Makes MT DNA interesting.

more than 200 diseases are mutations in mtDNA.  Can be severe, frequency of disease/normal mtDNA in one person can determine severity.  There is no cure – so focus is on prevention of transmission.  (Nuclear transfer of maternal DNA into a n enucleated oocite of a healthy female could be done… but hasn’t been proved.)

mtDNA mutations are predisposing to features of aging. (alzheimers, parkinsons, diabetes, etc).
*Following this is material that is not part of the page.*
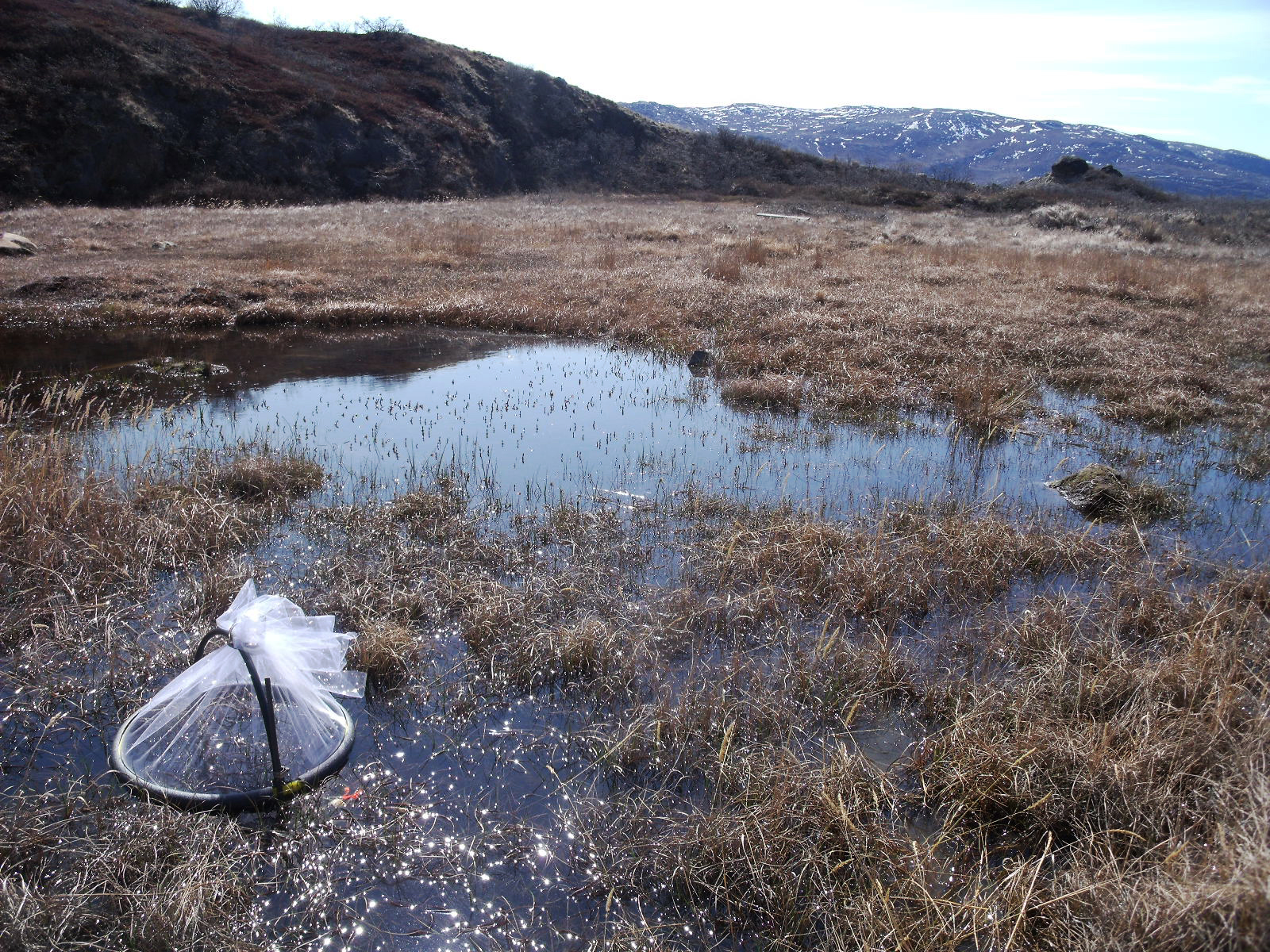 A trap captures mosquitoes from a Greenland pond. Photo: Lauren Culler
Also possible link to autism.

mtDNA mutations are also markers for cancer – link not yet determined.

Recent studies with NGS get you further indetecting heteroplasmy, but outstanding dissagreements. (He at al, 2010 : heteroplasmy is common (from cell lines), Li et al, 2010: heteroplasmy is rare (from 131 individuals.))

question: how does heteroplasmy affect individuals, and how does it change during transmission to offspring?

Study design [not blogging this part – go read the research. (-: ]

Real challenge: how to distinguish low freq heteroplasmy from seq errors?  Tackled with lots of simulations and clonal samples and spike ins. Result: 2% or greater (conservatively, probably closer to 1%).


6 heteroplasmic sites – [nice map of chrMT, but um… yeah, not bloggable without a camera.]

“Static heteroplasmy” never observed.  Frequency shift without mutation, somatic (shifts in minor allele frequency between tissues) and germline (passed on to child) mutations observed.

Found: One germline, 3 frequency shits, 2 somatic mutations.

The one germline was different between two children from one mother, suggested that mutation happened early on.

Use Galaxy for this project.  History and log are available for this project – can be run on the cloud if you like. [cool.]


  • Heteroplasmic frequency shifts happen frequently,
  • analysis is reproducible,
  • objective determination frequency threshold calculations,
  • and a framework exists for repeating this work.